Lines of data:

------------------------------------------------------------

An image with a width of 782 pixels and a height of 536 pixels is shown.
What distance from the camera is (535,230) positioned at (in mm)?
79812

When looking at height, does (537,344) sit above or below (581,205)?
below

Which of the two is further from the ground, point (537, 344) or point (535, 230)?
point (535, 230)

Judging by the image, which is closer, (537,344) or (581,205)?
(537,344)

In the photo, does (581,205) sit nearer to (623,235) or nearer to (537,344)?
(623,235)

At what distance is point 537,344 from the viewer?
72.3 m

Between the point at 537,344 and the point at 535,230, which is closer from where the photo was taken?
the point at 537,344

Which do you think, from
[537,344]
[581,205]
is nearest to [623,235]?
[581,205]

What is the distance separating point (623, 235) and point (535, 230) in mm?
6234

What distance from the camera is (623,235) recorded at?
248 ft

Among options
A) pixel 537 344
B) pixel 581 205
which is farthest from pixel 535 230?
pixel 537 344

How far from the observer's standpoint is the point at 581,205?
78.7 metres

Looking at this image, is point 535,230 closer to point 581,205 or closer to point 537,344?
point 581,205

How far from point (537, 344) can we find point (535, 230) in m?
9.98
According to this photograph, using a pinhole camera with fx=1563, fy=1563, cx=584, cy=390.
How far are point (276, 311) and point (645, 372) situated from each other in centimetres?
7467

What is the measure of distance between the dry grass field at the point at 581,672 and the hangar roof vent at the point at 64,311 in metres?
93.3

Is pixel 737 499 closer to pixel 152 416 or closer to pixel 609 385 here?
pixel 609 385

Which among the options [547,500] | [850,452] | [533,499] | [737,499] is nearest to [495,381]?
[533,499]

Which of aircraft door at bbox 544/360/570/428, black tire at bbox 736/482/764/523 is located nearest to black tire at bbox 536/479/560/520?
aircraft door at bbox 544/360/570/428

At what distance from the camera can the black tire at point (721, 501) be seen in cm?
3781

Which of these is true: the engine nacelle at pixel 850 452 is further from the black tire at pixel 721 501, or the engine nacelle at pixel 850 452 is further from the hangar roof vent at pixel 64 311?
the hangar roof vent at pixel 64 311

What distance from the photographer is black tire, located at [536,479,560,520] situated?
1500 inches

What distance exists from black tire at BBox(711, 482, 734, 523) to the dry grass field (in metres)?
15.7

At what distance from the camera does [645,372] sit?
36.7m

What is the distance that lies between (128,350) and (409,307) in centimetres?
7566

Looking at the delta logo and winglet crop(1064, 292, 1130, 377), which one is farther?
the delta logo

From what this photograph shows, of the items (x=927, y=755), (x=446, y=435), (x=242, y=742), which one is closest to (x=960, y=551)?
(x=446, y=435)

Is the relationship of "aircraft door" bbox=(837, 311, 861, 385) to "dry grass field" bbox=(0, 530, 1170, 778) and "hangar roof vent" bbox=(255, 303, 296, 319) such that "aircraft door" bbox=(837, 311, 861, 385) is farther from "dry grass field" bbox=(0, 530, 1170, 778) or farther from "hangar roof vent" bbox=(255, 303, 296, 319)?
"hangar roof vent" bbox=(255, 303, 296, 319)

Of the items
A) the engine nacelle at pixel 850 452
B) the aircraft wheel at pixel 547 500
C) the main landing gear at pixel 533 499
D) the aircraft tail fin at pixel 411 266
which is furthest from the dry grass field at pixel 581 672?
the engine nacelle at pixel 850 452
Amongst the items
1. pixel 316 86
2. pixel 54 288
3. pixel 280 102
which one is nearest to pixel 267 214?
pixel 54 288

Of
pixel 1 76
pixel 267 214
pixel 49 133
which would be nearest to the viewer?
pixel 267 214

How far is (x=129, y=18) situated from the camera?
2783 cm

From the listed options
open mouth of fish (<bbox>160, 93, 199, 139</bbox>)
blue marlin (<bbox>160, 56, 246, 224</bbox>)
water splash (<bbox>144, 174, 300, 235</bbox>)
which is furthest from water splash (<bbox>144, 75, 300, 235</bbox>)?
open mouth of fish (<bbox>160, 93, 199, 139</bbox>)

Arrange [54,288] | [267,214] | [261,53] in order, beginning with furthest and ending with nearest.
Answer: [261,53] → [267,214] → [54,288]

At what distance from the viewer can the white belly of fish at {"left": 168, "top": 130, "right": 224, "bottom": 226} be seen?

------------------------------------------------------------

GIVEN REQUEST:
Reproduce every one of the lines of data above word for word, changing nothing.

EXERCISE RESPONSE:
An image with a width of 782 pixels and a height of 536 pixels is shown.
What distance from the camera is (535,230) positioned at (in mm)?
79812

When looking at height, does (537,344) sit above or below (581,205)?
below

Which of the two is further from the ground, point (537, 344) or point (535, 230)?
point (535, 230)

Judging by the image, which is closer, (537,344) or (581,205)?
(537,344)

In the photo, does (581,205) sit nearer to (623,235) or nearer to (537,344)?
(623,235)

At what distance is point 537,344 from the viewer?
72.3 m

Between the point at 537,344 and the point at 535,230, which is closer from where the photo was taken?
the point at 537,344

Which do you think, from
[537,344]
[581,205]
is nearest to [623,235]?
[581,205]

What is the distance separating point (623, 235) and point (535, 230) in mm?
6234

What distance from the camera is (623,235) recorded at?
248 ft

Among options
A) pixel 537 344
B) pixel 581 205
which is farthest from pixel 535 230?
pixel 537 344

How far from the observer's standpoint is the point at 581,205?
78.7 metres

Looking at this image, is point 535,230 closer to point 581,205 or closer to point 537,344?
point 581,205

How far from point (537, 344) can we find point (535, 230) in m?
9.98
According to this photograph, using a pinhole camera with fx=1563, fy=1563, cx=584, cy=390.
How far are point (276, 311) and point (645, 372) situated from each other in centimetres?
7467

What is the measure of distance between the dry grass field at the point at 581,672 and the hangar roof vent at the point at 64,311 in metres?
93.3

Is pixel 737 499 closer to pixel 152 416 or closer to pixel 609 385 here?
pixel 609 385

Which among the options [547,500] | [850,452] | [533,499] | [737,499] is nearest to [495,381]?
[533,499]

Which of aircraft door at bbox 544/360/570/428, black tire at bbox 736/482/764/523 is located nearest to black tire at bbox 536/479/560/520?
aircraft door at bbox 544/360/570/428

At what distance from the camera can the black tire at point (721, 501) be seen in cm?
3781

Which of these is true: the engine nacelle at pixel 850 452 is further from the black tire at pixel 721 501, or the engine nacelle at pixel 850 452 is further from the hangar roof vent at pixel 64 311?
the hangar roof vent at pixel 64 311

What distance from the photographer is black tire, located at [536,479,560,520] situated?
1500 inches

What distance exists from black tire at BBox(711, 482, 734, 523) to the dry grass field (in metres)?
15.7

At what distance from the camera does [645,372] sit?
36.7m

What is the distance that lies between (128,350) and (409,307) in centimetres?
7566

Looking at the delta logo and winglet crop(1064, 292, 1130, 377), which one is farther?
the delta logo

From what this photograph shows, of the items (x=927, y=755), (x=446, y=435), (x=242, y=742), which one is closest to (x=960, y=551)?
(x=446, y=435)

Is the relationship of "aircraft door" bbox=(837, 311, 861, 385) to "dry grass field" bbox=(0, 530, 1170, 778) and "hangar roof vent" bbox=(255, 303, 296, 319) such that "aircraft door" bbox=(837, 311, 861, 385) is farther from "dry grass field" bbox=(0, 530, 1170, 778) or farther from "hangar roof vent" bbox=(255, 303, 296, 319)?
"hangar roof vent" bbox=(255, 303, 296, 319)

Of the items
A) the engine nacelle at pixel 850 452
B) the aircraft wheel at pixel 547 500
C) the main landing gear at pixel 533 499
D) the aircraft tail fin at pixel 411 266
which is furthest from the dry grass field at pixel 581 672?
the engine nacelle at pixel 850 452
Amongst the items
1. pixel 316 86
2. pixel 54 288
3. pixel 280 102
which one is nearest to pixel 267 214?
pixel 54 288

Of
pixel 1 76
pixel 267 214
pixel 49 133
which would be nearest to the viewer?
pixel 267 214

How far is (x=129, y=18) situated from the camera?
2783 cm

From the listed options
open mouth of fish (<bbox>160, 93, 199, 139</bbox>)
blue marlin (<bbox>160, 56, 246, 224</bbox>)
water splash (<bbox>144, 174, 300, 235</bbox>)
which is furthest from water splash (<bbox>144, 75, 300, 235</bbox>)?
open mouth of fish (<bbox>160, 93, 199, 139</bbox>)

Arrange [54,288] | [267,214] | [261,53] in order, beginning with furthest and ending with nearest.
Answer: [261,53] → [267,214] → [54,288]

At what distance from the viewer can the white belly of fish at {"left": 168, "top": 130, "right": 224, "bottom": 226} be seen?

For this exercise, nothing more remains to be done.